Architecture / June 25, 2018 / .
The availability, location and capacity of existing utilities must be considered in the design. Connecting to these may involve significant costs particularly where they are inconveniently located or are distant from the site. For example septic tanks or pumping plant may be required to drain a site, easements may be required to cross neighbouring land, and diversions of live services may be required to accommodate the development.
Procurement refers to the process of obtaining goods and services from another for some consideration. They describe the process as being simple in theory – balancing quality, time and cost priorities, but complicated in practice by legislation, the need to achieve value for money, demonstrate accountability and coordinate consultant and contractual roles and obligations to achieve a satisfactory outcome.

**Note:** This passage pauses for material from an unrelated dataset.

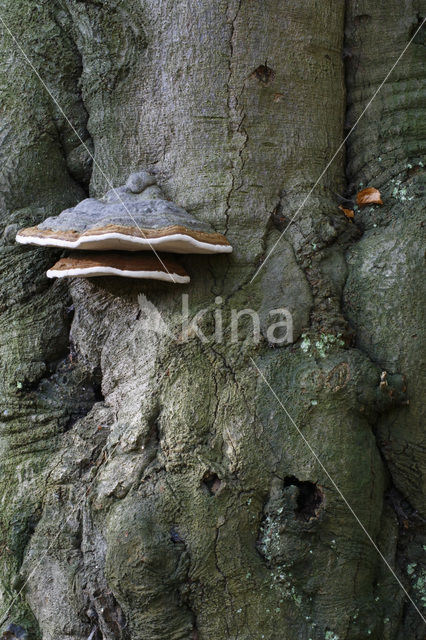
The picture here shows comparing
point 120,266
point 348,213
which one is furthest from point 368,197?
point 120,266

The procurement strategy identifies how the project is structured and establishes where responsibility for design is to be placed, how the work is to be co-ordinated, and on what price basis the contract is to be awarded. The procurement strategy also directly affects the level of risk borne by the contractor and leads to choices regarding the conditions under which the work will be executed. These risks must be appraised and managed by the contractor and has a direct impact on the price tendered by the Contractor
The site topography i.e. the natural site features, ground conditions and obstructions, existing and adjoining building, and underground and over-ground services all impact on how the building is designed and subsequently constructed. The nature of each site must be individually checked to establish potential problems. Greenfield developments cost less than brownfield sites which may incur significant demolition, site clearance and remediation costs. Heavily sloped sites require extensive stepping or cut and fill operations and such sites may be dangerous and adversely affect the working conditions and productivity of operatives and plant output. Sites with poor loadbearing capacity will require more expensive foundations while exposed or waterlogged sites will also reduce overall productivity. The cost of dealing with unforeseen ground conditions, archaeological finds and encountering uncharted buried services may be substantial and will be borne by either the client or contractor, depending on the form of contract employed.

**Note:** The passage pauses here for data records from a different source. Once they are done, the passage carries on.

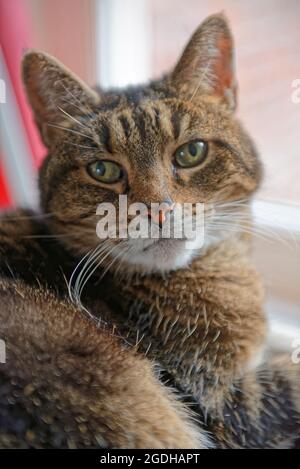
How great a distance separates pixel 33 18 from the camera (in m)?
1.08

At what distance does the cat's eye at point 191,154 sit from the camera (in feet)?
2.71

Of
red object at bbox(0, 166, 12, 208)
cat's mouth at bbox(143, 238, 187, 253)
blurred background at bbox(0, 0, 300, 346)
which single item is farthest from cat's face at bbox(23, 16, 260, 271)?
red object at bbox(0, 166, 12, 208)

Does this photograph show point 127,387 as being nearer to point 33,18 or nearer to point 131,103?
point 131,103

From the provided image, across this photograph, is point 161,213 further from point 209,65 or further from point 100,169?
point 209,65

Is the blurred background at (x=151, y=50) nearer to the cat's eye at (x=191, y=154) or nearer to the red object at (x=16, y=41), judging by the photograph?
the red object at (x=16, y=41)

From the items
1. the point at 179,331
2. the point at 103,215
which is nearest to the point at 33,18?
the point at 103,215

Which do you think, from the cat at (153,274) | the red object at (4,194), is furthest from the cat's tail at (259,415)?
the red object at (4,194)

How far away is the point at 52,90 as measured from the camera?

The materials specified and the proposed construction details will have an important bearing on the cost of the project. The relationship of quality to cost has been commented on above, and buildings which incorporate high quality and innovative features are invariably more expensive than those which are purely functional. The choice depends on what the client is willing to pay. The materials, nevertheless, should be appropriate for their use; over-specification is wasteful.